さまざまな場所で全裸となり、自分を含めた風景写真を撮影するという一風変わったアートで、国際的に高い評価を受けている韓国人アーティストのキム・ミル(Kim Miru)さん(30歳)が、今度は104時間もの間、全裸で豚小屋に入り豚と同じ生活をするというアートを披露し話題となっています。この様子は「アートバーゼルマイアミ2011」にて展示されており、訪問者は全裸で豚小屋の中にいるキムさんを見ることができるといいます。
かつて医学生だったキムさんは、豚の持っている病気に感染する可能性もよくよく理解しており、このアートは恐怖との戦いでもあるようです。
このアートでは、ガラス張りの豚小屋に裸のキムさんと2頭の豚が入り、ほぼ4日間にあたる104時間をノンストップで豚と同じような生活を送ります。キムさんは「豚と交流するとき、これまで以上に自分の存在を感じる」と語りました。
この4日間は、もちろん豚とともに眠るため、キムさんは終始、不衛生な環境やニオイに苛まれたといいます。「豚小屋は、非常に濃縮された産業環境なので、ニオイは有毒なレベルに達しています」と語りました。

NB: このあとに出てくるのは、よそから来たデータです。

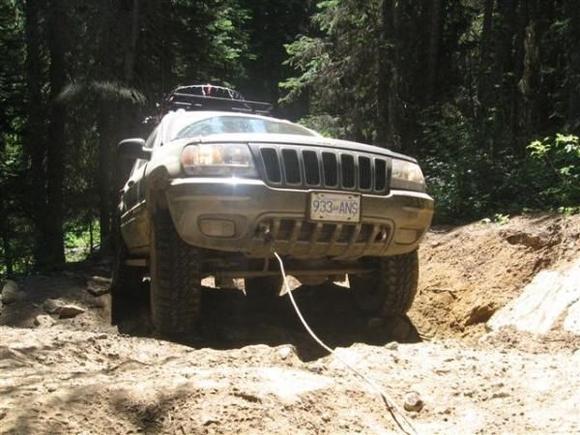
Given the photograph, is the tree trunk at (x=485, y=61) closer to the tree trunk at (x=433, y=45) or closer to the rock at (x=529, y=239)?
the tree trunk at (x=433, y=45)

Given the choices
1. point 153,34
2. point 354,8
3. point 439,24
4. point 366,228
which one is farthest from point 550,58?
point 366,228

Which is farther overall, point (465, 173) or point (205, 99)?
point (465, 173)

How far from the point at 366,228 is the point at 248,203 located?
1024 millimetres

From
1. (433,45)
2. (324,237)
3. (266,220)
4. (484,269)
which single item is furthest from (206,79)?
(266,220)

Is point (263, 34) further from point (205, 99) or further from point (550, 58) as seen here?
point (205, 99)

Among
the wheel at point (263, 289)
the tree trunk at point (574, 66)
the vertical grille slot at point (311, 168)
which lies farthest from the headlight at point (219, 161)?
the tree trunk at point (574, 66)

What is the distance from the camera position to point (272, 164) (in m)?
4.45

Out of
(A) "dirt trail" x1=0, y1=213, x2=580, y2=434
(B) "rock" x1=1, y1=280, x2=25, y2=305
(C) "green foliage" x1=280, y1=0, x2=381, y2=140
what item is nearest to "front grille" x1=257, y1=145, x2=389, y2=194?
(A) "dirt trail" x1=0, y1=213, x2=580, y2=434

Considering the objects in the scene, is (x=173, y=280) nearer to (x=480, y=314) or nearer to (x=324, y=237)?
(x=324, y=237)

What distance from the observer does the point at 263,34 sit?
98.1ft

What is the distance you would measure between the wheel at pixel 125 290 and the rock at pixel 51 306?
589 mm

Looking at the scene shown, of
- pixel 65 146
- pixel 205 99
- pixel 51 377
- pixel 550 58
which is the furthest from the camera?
pixel 550 58

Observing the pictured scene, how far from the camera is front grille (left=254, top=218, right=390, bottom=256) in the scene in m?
4.46

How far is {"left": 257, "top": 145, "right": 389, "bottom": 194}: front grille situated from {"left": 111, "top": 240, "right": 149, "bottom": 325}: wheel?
3085 millimetres
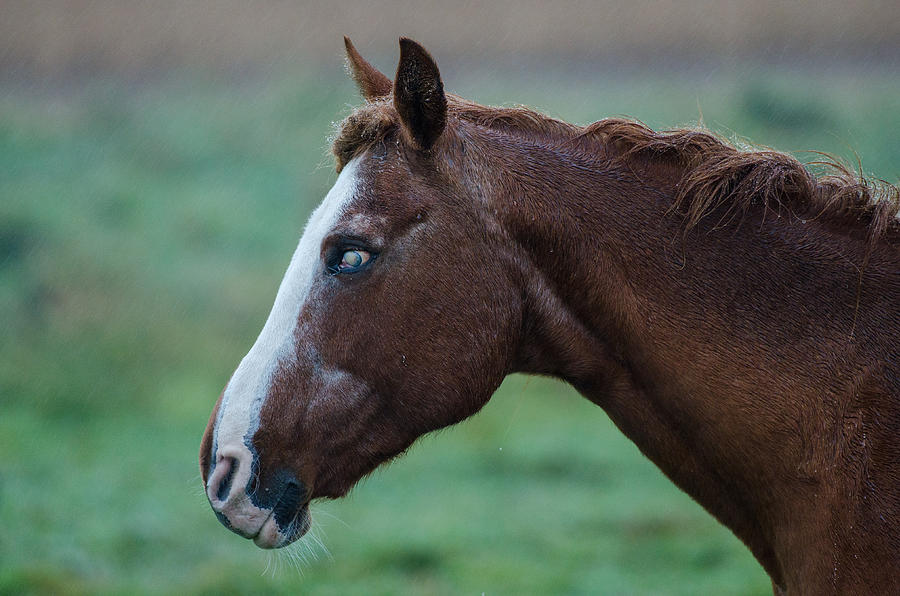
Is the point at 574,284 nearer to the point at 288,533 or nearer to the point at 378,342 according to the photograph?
the point at 378,342

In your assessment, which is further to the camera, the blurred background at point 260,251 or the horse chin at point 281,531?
the blurred background at point 260,251

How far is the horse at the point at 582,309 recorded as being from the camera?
7.53 ft

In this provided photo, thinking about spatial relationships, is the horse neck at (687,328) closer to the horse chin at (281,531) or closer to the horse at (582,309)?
the horse at (582,309)

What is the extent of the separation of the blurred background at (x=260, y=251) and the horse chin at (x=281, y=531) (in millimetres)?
2745

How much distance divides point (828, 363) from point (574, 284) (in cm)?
72

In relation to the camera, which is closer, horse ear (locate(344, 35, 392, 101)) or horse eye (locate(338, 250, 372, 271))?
horse eye (locate(338, 250, 372, 271))

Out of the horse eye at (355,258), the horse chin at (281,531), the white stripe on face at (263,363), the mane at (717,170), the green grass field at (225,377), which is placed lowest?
the green grass field at (225,377)

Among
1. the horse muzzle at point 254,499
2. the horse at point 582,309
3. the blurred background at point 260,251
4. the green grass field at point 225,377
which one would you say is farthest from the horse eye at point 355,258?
the blurred background at point 260,251

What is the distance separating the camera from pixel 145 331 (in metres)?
9.63

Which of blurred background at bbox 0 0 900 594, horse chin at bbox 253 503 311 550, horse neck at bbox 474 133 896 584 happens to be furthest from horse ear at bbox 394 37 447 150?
blurred background at bbox 0 0 900 594

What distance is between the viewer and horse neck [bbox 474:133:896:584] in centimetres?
227

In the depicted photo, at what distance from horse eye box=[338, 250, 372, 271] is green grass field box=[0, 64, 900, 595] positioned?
0.75 metres

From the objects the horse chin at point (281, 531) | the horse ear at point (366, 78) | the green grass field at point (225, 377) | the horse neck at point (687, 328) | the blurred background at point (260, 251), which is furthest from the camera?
the blurred background at point (260, 251)

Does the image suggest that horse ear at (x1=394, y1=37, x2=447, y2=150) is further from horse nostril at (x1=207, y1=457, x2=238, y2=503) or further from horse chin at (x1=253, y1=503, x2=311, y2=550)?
horse chin at (x1=253, y1=503, x2=311, y2=550)
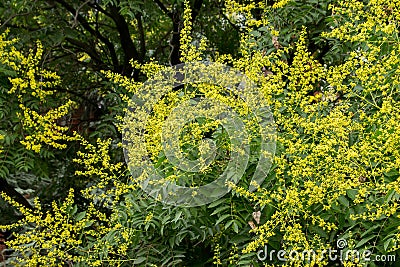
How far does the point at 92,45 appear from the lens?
14.7 feet

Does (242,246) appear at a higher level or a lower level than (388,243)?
lower

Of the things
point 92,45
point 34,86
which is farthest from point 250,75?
point 92,45

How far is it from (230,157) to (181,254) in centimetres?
53

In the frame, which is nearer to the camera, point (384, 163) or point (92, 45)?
point (384, 163)

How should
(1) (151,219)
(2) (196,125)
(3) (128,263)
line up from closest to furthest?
(2) (196,125) < (1) (151,219) < (3) (128,263)

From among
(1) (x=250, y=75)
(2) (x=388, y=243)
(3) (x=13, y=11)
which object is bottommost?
(2) (x=388, y=243)

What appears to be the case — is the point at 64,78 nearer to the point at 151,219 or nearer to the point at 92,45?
the point at 92,45

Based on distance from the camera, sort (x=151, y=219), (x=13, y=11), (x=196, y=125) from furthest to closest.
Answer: (x=13, y=11)
(x=151, y=219)
(x=196, y=125)

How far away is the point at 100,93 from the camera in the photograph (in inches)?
172

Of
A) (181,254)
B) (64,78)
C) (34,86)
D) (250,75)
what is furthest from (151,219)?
(64,78)

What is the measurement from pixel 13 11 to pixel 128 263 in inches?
80.2

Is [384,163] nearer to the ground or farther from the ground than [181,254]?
farther from the ground

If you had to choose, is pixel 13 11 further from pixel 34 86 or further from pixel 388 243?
pixel 388 243

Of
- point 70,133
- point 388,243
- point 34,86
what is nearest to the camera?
point 388,243
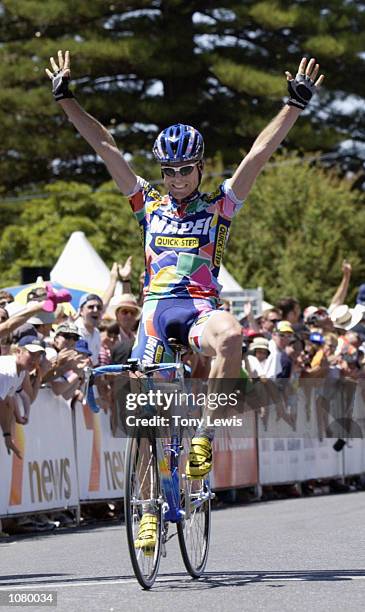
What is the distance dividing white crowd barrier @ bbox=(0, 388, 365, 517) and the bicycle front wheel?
15.9ft

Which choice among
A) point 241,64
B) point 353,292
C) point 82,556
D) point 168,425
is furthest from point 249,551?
point 241,64

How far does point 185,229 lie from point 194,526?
175cm

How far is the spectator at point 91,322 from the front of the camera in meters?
16.7

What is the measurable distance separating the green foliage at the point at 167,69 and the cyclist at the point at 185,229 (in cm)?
3831

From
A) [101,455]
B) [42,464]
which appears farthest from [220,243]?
[101,455]

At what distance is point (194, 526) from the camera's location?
927 centimetres

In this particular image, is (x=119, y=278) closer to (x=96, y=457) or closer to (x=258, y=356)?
(x=258, y=356)

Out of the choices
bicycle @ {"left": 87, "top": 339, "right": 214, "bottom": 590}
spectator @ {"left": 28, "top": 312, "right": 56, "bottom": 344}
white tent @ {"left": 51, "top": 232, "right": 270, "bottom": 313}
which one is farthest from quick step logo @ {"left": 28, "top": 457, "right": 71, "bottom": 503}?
white tent @ {"left": 51, "top": 232, "right": 270, "bottom": 313}

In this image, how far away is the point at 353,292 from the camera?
4119 centimetres

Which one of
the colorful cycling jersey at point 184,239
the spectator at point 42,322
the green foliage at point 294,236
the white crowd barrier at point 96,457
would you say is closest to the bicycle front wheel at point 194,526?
the colorful cycling jersey at point 184,239

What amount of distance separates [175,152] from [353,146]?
42791mm

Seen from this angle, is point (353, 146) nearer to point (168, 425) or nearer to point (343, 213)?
point (343, 213)

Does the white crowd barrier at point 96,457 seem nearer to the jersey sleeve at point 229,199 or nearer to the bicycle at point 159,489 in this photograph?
the bicycle at point 159,489

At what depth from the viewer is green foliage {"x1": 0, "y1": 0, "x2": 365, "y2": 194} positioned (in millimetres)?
47812
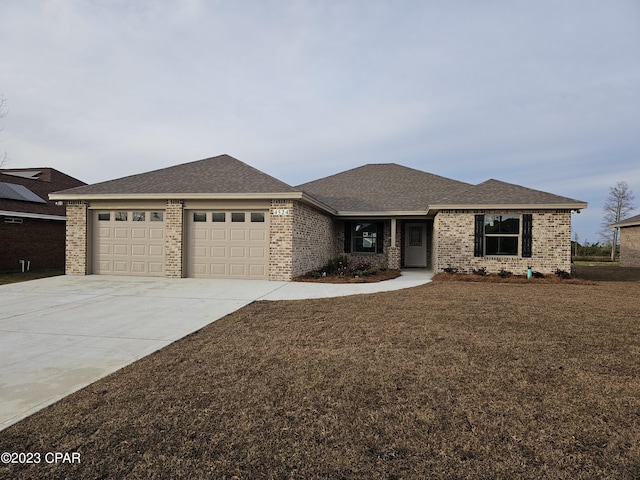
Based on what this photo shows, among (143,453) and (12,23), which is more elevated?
(12,23)

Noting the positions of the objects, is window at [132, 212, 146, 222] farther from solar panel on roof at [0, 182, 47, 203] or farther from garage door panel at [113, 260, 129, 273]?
solar panel on roof at [0, 182, 47, 203]

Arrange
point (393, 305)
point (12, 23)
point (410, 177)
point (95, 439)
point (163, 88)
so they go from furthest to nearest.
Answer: point (410, 177), point (163, 88), point (12, 23), point (393, 305), point (95, 439)

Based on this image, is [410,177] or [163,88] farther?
[410,177]

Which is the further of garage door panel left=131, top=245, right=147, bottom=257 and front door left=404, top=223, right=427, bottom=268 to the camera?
front door left=404, top=223, right=427, bottom=268

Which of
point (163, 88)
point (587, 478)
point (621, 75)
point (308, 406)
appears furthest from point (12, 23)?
point (621, 75)

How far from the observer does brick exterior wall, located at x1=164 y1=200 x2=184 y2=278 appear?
11664 mm

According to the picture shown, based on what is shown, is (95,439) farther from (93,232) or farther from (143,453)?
(93,232)

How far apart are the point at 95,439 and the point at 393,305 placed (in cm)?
599

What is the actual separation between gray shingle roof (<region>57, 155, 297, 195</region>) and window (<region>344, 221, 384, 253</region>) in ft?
18.9

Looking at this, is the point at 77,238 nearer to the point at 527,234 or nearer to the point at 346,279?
the point at 346,279

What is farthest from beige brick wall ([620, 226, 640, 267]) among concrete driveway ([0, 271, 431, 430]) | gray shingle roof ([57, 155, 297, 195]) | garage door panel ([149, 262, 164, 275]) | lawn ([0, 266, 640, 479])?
garage door panel ([149, 262, 164, 275])

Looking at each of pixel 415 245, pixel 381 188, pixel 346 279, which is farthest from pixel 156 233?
pixel 415 245

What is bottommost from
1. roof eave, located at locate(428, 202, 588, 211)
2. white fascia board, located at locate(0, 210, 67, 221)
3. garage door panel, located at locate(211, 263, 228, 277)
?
garage door panel, located at locate(211, 263, 228, 277)

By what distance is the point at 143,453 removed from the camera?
2.21 metres
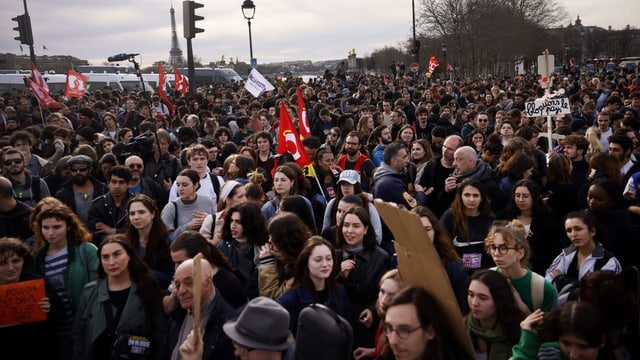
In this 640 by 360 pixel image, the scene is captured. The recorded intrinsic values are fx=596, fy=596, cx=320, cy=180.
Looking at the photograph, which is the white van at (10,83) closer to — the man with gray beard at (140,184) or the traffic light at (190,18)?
the traffic light at (190,18)

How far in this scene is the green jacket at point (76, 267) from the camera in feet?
14.9

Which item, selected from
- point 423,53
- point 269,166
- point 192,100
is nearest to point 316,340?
point 269,166

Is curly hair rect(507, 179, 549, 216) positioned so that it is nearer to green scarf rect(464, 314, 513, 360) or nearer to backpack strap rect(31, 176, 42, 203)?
green scarf rect(464, 314, 513, 360)

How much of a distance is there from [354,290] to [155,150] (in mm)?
4876

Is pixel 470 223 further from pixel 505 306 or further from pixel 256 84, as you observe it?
pixel 256 84

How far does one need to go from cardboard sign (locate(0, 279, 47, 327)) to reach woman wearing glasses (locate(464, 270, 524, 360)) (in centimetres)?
294

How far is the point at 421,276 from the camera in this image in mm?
2908

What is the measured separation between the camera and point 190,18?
15.1 meters

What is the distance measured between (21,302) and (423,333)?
113 inches

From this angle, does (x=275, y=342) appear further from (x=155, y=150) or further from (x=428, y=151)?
(x=155, y=150)

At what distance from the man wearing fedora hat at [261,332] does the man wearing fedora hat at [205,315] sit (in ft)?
2.00

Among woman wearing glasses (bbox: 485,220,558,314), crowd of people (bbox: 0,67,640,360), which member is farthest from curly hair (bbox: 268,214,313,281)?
woman wearing glasses (bbox: 485,220,558,314)

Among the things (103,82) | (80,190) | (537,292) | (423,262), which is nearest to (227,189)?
(80,190)

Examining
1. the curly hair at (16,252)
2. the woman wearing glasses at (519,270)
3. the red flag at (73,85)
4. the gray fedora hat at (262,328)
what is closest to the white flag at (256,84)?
the red flag at (73,85)
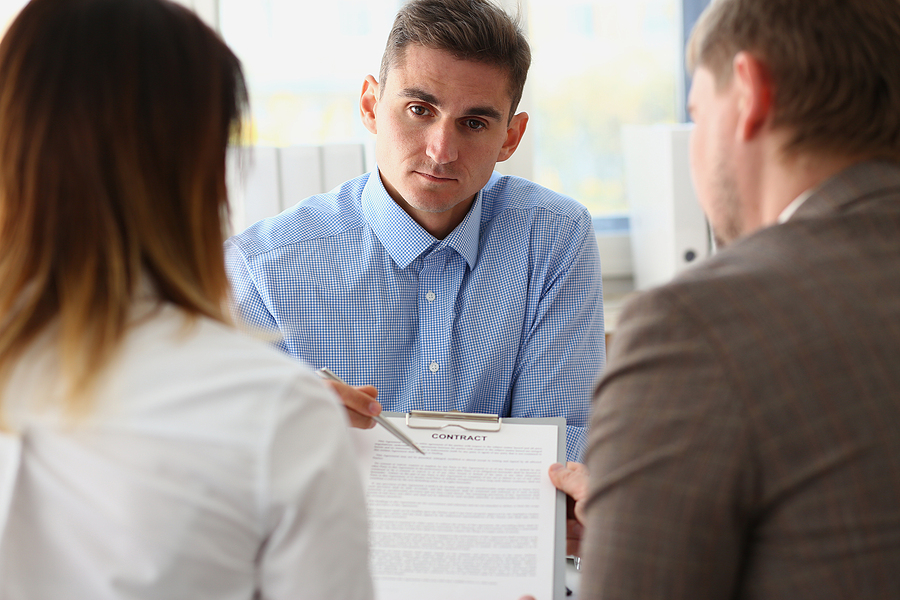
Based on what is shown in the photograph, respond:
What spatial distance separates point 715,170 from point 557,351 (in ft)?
2.59

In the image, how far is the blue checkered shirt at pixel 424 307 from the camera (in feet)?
4.97

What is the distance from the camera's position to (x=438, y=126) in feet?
4.94

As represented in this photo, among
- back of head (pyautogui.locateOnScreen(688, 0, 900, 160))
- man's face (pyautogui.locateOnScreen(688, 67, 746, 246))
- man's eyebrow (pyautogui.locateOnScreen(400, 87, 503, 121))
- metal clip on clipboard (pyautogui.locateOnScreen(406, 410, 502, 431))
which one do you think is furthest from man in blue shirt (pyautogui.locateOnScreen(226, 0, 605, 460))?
back of head (pyautogui.locateOnScreen(688, 0, 900, 160))

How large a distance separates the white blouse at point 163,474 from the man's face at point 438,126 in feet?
3.17

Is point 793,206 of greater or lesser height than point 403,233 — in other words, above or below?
below

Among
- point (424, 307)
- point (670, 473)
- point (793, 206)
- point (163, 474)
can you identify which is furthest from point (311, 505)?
point (424, 307)

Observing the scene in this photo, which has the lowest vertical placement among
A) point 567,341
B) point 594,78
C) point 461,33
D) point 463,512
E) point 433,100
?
point 463,512

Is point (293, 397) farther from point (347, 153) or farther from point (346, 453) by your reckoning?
point (347, 153)

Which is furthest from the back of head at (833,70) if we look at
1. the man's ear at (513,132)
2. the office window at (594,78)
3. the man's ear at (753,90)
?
the office window at (594,78)

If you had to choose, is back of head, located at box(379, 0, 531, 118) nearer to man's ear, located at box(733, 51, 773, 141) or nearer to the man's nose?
the man's nose

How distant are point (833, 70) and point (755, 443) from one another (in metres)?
0.35

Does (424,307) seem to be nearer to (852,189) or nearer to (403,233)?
(403,233)

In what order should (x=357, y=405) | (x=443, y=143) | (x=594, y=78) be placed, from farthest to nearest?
(x=594, y=78), (x=443, y=143), (x=357, y=405)

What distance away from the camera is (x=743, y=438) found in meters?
0.58
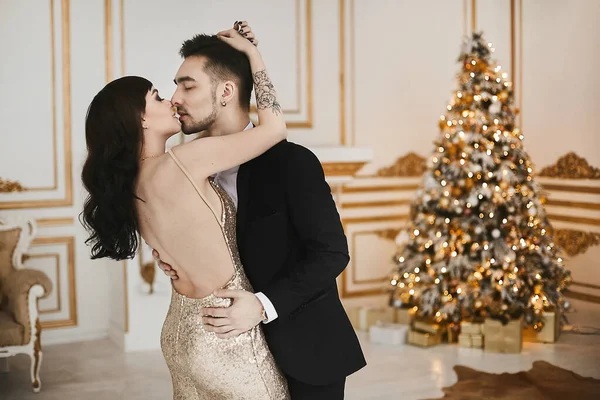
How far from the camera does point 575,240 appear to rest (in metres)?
6.53

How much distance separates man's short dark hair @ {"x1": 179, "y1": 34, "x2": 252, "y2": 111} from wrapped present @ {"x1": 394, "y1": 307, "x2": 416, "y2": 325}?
3681mm

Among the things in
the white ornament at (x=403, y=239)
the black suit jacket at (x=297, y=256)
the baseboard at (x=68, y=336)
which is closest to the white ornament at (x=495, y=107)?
the white ornament at (x=403, y=239)

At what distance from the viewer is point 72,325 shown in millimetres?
5727

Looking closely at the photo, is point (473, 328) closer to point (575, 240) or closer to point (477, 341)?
point (477, 341)

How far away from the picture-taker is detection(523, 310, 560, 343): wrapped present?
17.5ft

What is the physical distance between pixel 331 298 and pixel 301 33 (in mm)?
4471

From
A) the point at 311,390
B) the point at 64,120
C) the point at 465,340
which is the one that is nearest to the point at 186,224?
the point at 311,390

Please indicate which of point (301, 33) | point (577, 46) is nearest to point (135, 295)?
point (301, 33)

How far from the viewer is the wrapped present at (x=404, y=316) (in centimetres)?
556

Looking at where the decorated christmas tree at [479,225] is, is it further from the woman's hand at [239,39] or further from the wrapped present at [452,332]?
the woman's hand at [239,39]

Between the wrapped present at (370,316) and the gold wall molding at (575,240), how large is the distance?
73.3 inches

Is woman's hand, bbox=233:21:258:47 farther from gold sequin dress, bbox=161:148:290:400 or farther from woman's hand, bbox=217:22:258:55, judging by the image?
gold sequin dress, bbox=161:148:290:400

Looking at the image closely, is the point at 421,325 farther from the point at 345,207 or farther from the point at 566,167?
the point at 566,167

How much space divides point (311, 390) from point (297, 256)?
357 mm
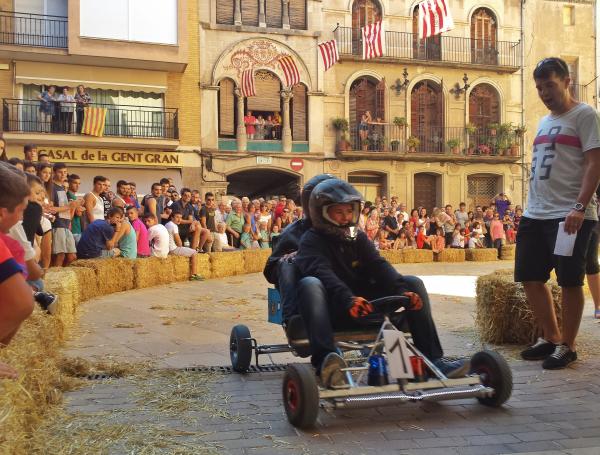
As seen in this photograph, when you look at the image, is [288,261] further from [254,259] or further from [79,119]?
[79,119]

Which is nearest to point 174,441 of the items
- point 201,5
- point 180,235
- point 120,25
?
point 180,235

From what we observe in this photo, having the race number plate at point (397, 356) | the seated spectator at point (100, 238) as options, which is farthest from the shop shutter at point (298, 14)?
the race number plate at point (397, 356)

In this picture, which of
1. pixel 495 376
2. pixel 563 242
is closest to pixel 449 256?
pixel 563 242

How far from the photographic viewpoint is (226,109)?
25.9 metres

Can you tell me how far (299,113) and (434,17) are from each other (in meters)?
6.80

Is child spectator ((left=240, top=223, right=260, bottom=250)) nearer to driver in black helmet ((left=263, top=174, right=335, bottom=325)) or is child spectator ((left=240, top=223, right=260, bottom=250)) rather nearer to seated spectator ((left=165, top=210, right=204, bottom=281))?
seated spectator ((left=165, top=210, right=204, bottom=281))

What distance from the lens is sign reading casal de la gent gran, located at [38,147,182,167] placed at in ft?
76.0

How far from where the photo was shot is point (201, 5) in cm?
2544

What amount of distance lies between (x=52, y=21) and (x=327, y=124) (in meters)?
10.8

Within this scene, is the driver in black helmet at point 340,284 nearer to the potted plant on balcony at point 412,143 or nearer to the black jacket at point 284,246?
the black jacket at point 284,246

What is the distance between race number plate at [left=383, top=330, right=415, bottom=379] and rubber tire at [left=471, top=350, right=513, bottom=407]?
50 cm

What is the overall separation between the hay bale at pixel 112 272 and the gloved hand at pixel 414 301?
6.80 m

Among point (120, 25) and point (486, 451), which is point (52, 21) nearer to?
point (120, 25)

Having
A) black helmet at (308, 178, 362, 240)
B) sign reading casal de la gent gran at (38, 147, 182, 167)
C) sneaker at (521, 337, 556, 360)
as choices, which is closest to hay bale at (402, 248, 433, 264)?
sign reading casal de la gent gran at (38, 147, 182, 167)
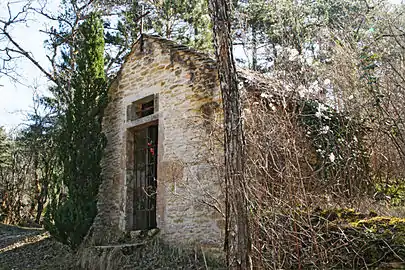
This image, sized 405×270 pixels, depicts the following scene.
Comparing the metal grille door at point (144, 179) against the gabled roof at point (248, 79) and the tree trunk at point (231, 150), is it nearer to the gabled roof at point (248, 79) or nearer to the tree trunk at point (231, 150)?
the gabled roof at point (248, 79)

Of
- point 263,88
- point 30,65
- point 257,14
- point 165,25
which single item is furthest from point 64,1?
point 263,88

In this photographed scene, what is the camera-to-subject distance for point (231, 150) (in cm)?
357

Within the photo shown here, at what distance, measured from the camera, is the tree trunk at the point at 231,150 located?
336cm

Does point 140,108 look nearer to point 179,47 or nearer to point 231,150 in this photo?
point 179,47

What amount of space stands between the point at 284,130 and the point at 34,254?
665cm

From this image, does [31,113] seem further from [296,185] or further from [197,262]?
[296,185]

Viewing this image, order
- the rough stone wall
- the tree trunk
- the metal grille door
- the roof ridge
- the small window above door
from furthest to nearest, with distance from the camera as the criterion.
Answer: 1. the small window above door
2. the metal grille door
3. the roof ridge
4. the rough stone wall
5. the tree trunk

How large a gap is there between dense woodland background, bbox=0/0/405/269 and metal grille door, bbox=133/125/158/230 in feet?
2.82

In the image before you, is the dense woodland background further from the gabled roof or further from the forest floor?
the forest floor

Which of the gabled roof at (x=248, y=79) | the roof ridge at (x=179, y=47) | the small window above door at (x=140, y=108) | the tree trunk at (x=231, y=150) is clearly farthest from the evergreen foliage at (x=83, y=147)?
the tree trunk at (x=231, y=150)

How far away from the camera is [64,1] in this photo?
1324cm

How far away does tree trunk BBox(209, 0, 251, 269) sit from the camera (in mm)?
3359

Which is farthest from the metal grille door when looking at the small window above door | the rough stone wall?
the small window above door

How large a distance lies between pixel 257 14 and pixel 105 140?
25.0 ft
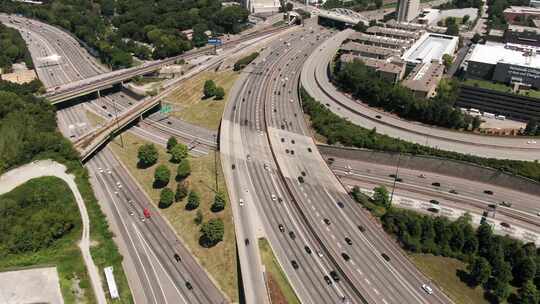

このアートに対して、ほとんどの人にとっては理解不能かもしれませんが、パフォーマンスアーティストの中からは「ハイアート」と呼ばれだしています。
このアートは、フランスの哲学者ミシェル・セールの書いた哲学書に影響されて制作されました。
キムさんは、「肌は唯一の身体の内側を保護するものではなく、身体の内側と外側を分ける膜でもない」「肌は外側の世界と内側とが混ざり合うポイントとして機能し、身体と魂の中間です」と語りました。
キムさんは、ニューヨークにあるコロンビア大学で学生だったとき、大学の授業で豚の解剖を行いました。その際、豚に夢中となりました。しかし、豚への愛着はその後も大きくなり続けました。
キムさんは、「つまり、私は豚を解剖する中で皮膚の色が私たちに近いことに気付きました」と豚との出会いについて語り、「豚は敏感で賢い動物であり、農場で初めて豚にペン入れする際に、豚は恐怖や好奇心を示します」と語りました。
トルコで撮影された写真。こういった写真作品で、国際的に高い評価を受けています
おそらくこの作品は、豚という動物を通して生き物の主体性と自己同一性を探ろうという試みなんでしょうが、多くの人に理解してもらうのは難しいかもしれませんね。